When
John Iani came to Idaho as the Environmental Protection Agency’s (EPA) administrator
for Region 10, his first experience was a meeting with then governor Dirk
Kempthorne about his agency’s presence in the Silver Valley. Iani said the meeting was confrontational and
illustrative of a common dilemma the regulated community faces when Congress
passes laws and leaves them to agencies to implement as best they can.
When
Congress doesn’t give enough direction, he said, the impact is felt by the
communities and the courts are left to resolve issues.
The
Clean Water Act (CWA) is an example of this problem. The act calls out “water bodies of the United States,”
without clearly defining them. Certainly
lakes, rivers, navigable waters would be considered such, but what about
tributaries or bodies of water not connected to others?
The
Sacketts are a couple who bought a .63-acre piece of property in a platted
subdivision, with water and sewer hookups 500 feet west of Priest Lake
in North Idaho. They obtained all the necessary building
permits, and had just started work on the house when EPA told them their land
was considered a wetland. The EPA issued
an administrative compliance order saying the Sacketts were in violation of the
CWA, and that they needed to restore the area to the way it was, and seek a
permit to build their house. They were
fined $37,500 for every day that passed where they failed to do so.
The
Sacketts filed an action in federal district court to dispute the order, and
lost. They appealed to the 9th
Circuit Court, who agreed with the district court. They then went to the Supreme Court which
came to the unanimous decision that the compliance order was a final action and
should have been open to judicial review.

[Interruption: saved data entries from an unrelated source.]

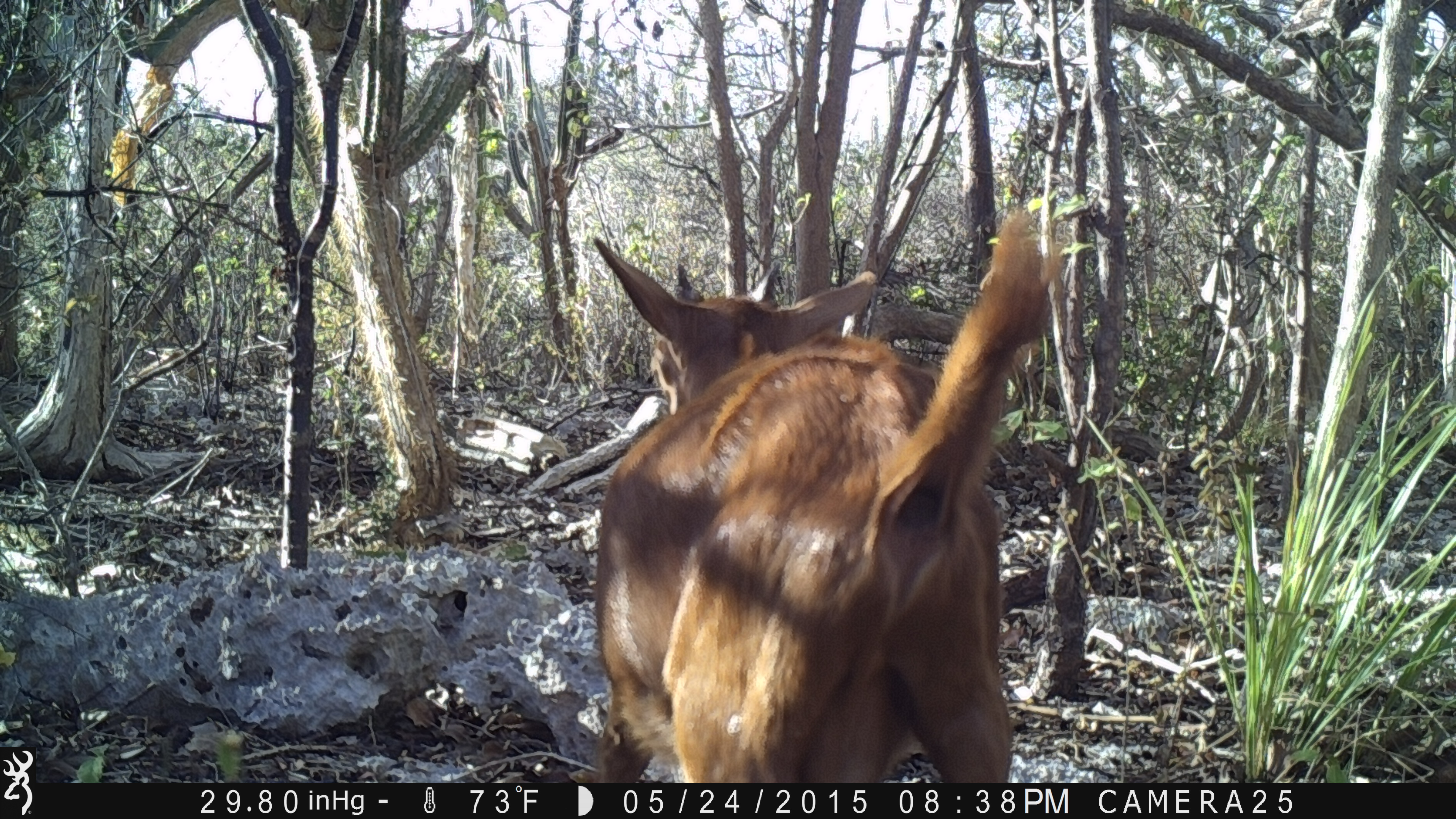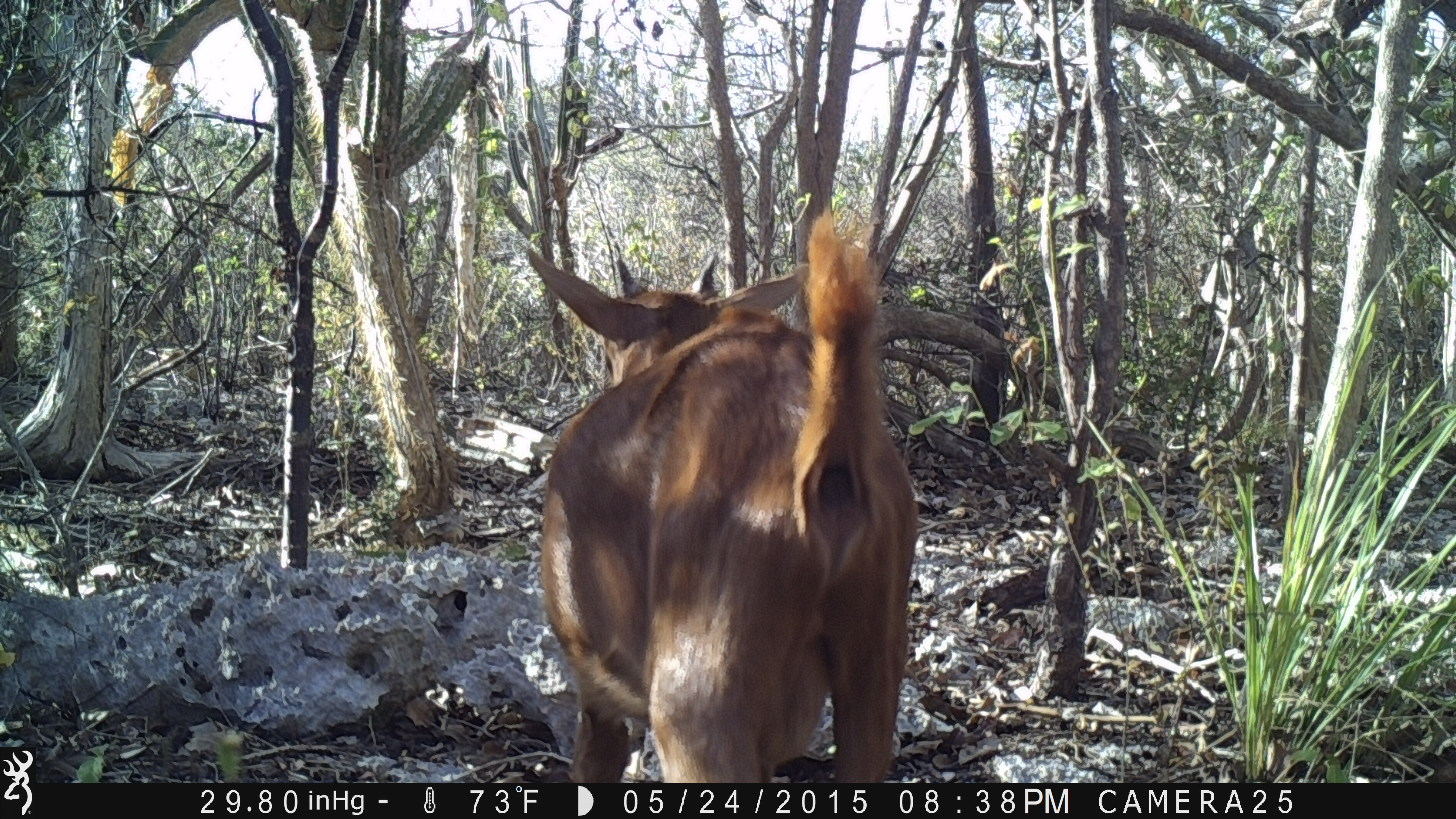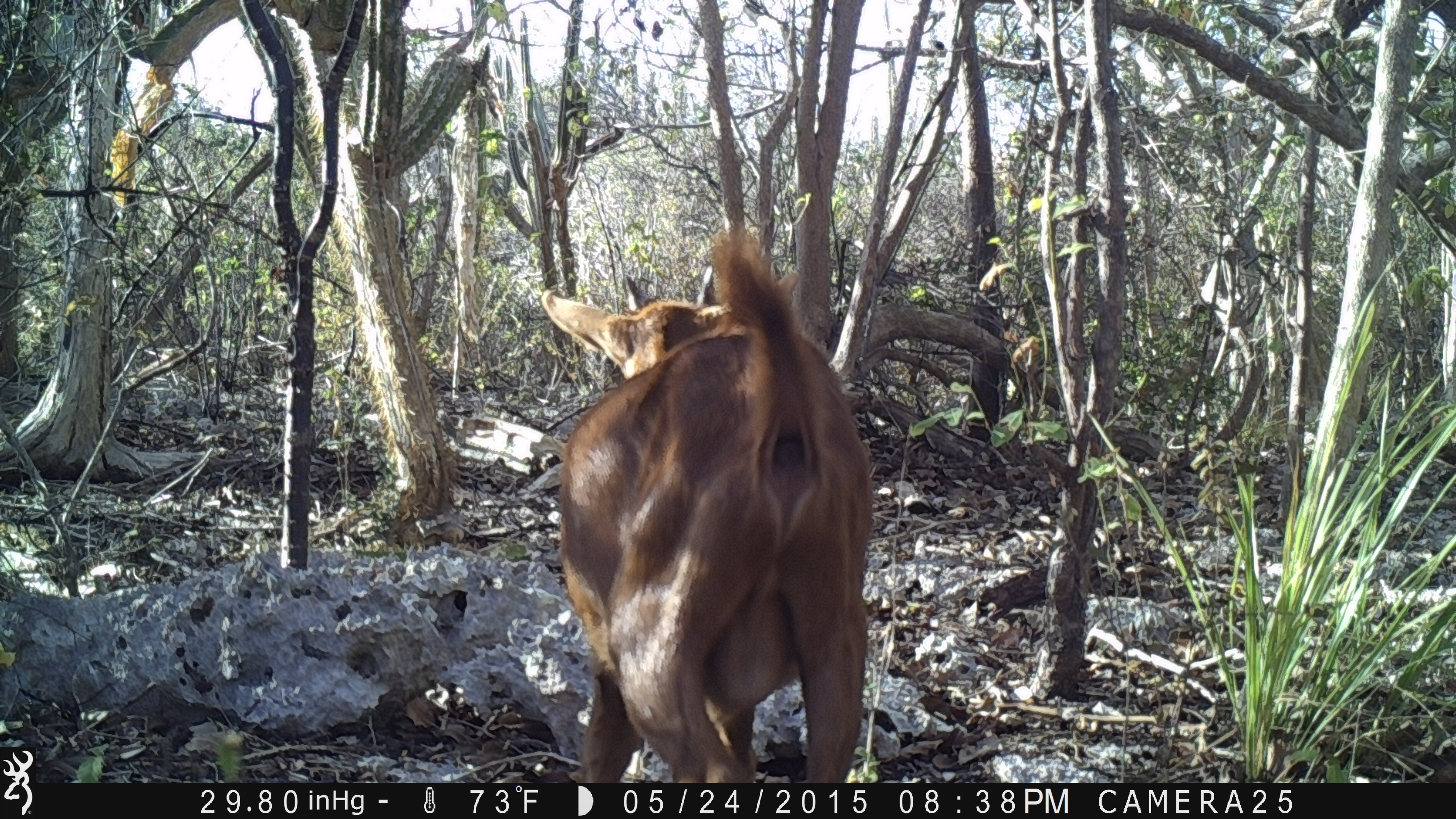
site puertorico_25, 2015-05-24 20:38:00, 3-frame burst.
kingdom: Animalia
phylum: Chordata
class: Mammalia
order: Artiodactyla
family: Bovidae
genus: Capra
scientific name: Capra hircus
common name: goat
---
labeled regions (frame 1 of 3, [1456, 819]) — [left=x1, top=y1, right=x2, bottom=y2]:
goat: [left=578, top=195, right=1085, bottom=785]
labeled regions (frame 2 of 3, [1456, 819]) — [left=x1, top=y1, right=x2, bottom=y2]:
goat: [left=517, top=213, right=918, bottom=783]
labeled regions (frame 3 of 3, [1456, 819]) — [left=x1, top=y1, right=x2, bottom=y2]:
goat: [left=529, top=241, right=872, bottom=786]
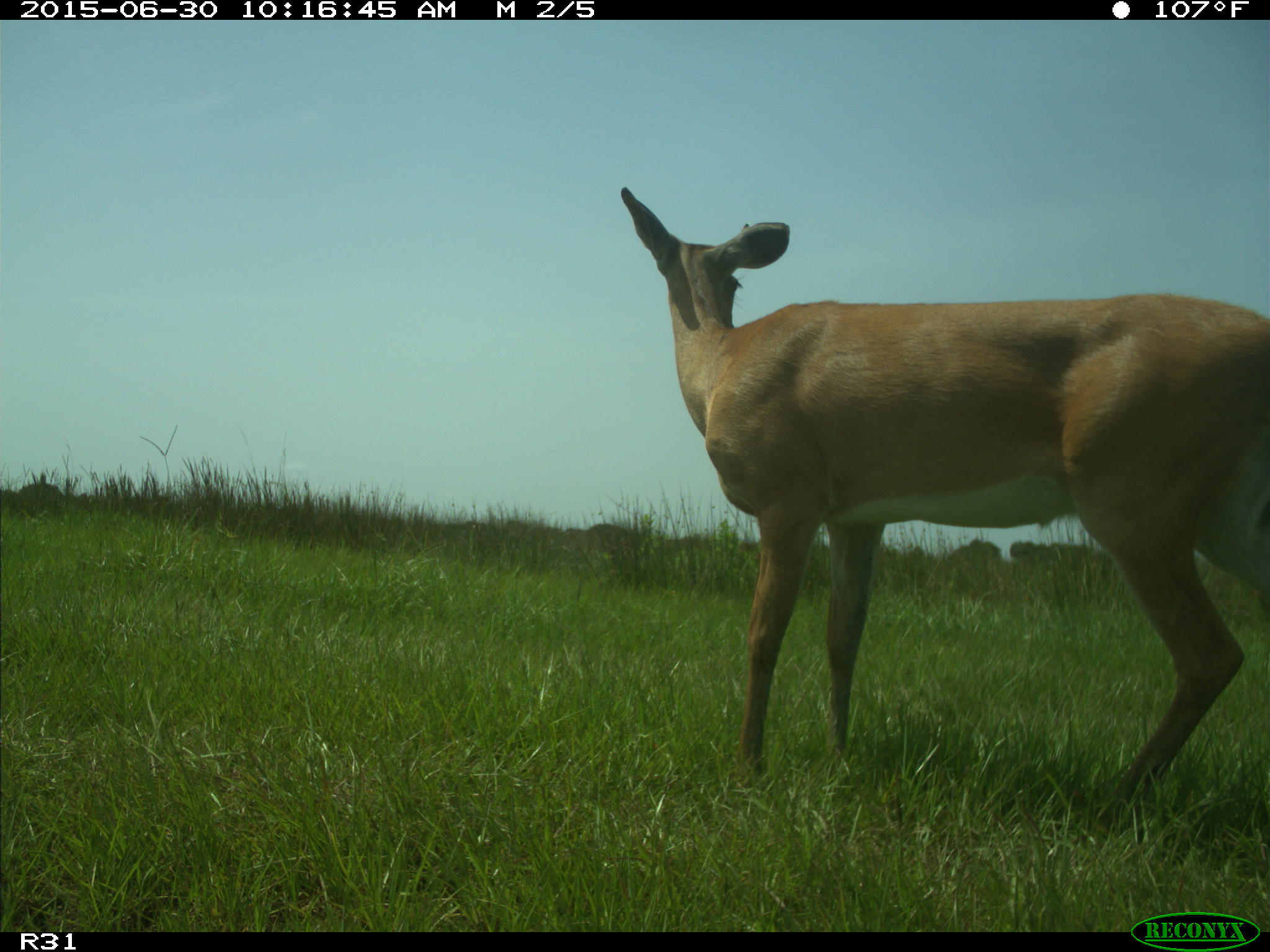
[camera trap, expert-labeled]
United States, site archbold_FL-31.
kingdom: Animalia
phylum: Chordata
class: Mammalia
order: Artiodactyla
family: Cervidae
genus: Odocoileus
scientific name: Odocoileus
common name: deer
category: unidentified deer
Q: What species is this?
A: Unidentified deer (deer) (Odocoileus).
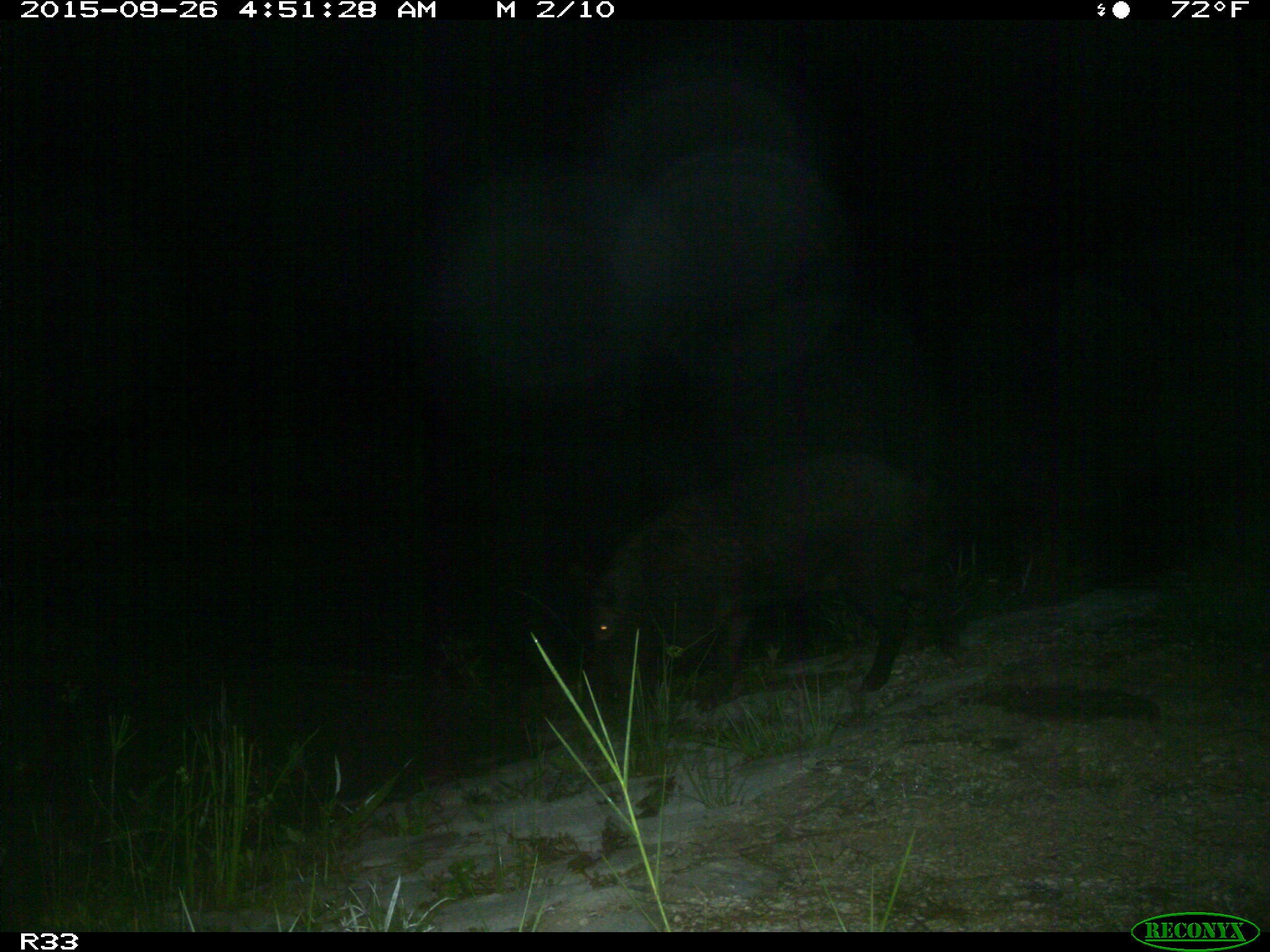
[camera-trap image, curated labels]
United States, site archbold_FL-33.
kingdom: Animalia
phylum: Chordata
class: Mammalia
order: Artiodactyla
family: Suidae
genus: Sus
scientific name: Sus scrofa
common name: wild boar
Sus scrofa (wild boar).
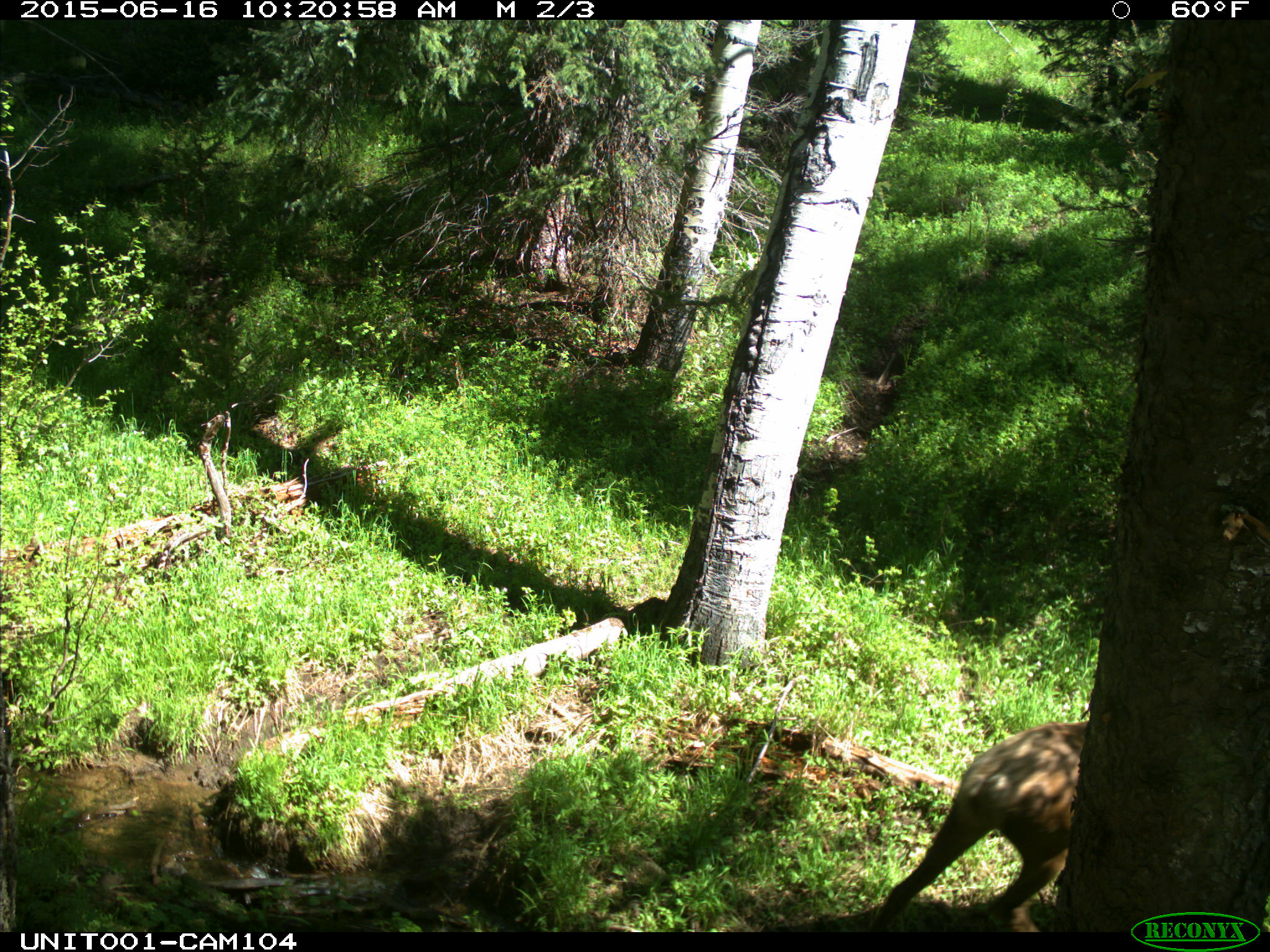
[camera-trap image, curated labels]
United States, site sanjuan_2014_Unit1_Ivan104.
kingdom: Animalia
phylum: Chordata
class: Mammalia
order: Artiodactyla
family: Cervidae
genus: Cervus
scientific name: Cervus elaphus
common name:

The Court held that the Sackets were entitled to challenge the compliance
order in court. U.S. Supreme Court
Justice Alito wrote a concurring opinion - rejecting the position that private
property rights are at the mercy of EPA employees.
Ultimately,
Iani said, Congress needs to step up and clarify what is and is not a water
body of the US. Failing to do so will always leave the agency
scratching its heads over what to do next.
Another
example of EPA overreach is the case of Mingo Logan Coal. A project seeking to deposit fill in a water body
of the US needs to seek permission under the CWA, Section 404, sub-section C which says "the Administrator is allowed
to deny or restrict the use of any defined area as a disposal site whenever he
determines that such deposits will have an adverse impact on water or
populations.” There are no regulations,
nor process specified, but it's powerful and rarely used language, allowing the
EPA to reverse a decision about a previously approved landfill site at any
time.
In
the Mingo Logan case, the Army Corps of Engineers issued a permit for the fill
of two mines to be deposited into two river-beds. Three years later, EPA decided it would, for
the 13th time in its history, revoke the permit. A court found against the EPA, where in all 12
previous court cases the court had ruled in favor of them.
"The
EPA claimed that the status of a permit is not ever really final,” Iani said,
“but what would be the point in requesting a permit if it isn't worth the paper
it's printed on and commerce can be interrupted at any point?"
There
is another major issue before EPA right now—a mining project in Alaska. Groups opposed to the project have asked the
EPA to allow no mining in that entire area forever.
Bad
facts make bad law, Iani said. If the EPA continues to make mistakes under the
404 C clause, Congress will need to look at the CWA to clarify issues.
“I
think EPA’s authority on the CWA is being looked at very carefully by the
courts. It might be time for Congress to look at it, but that’s not likely now with
the current gridlock we see Congress.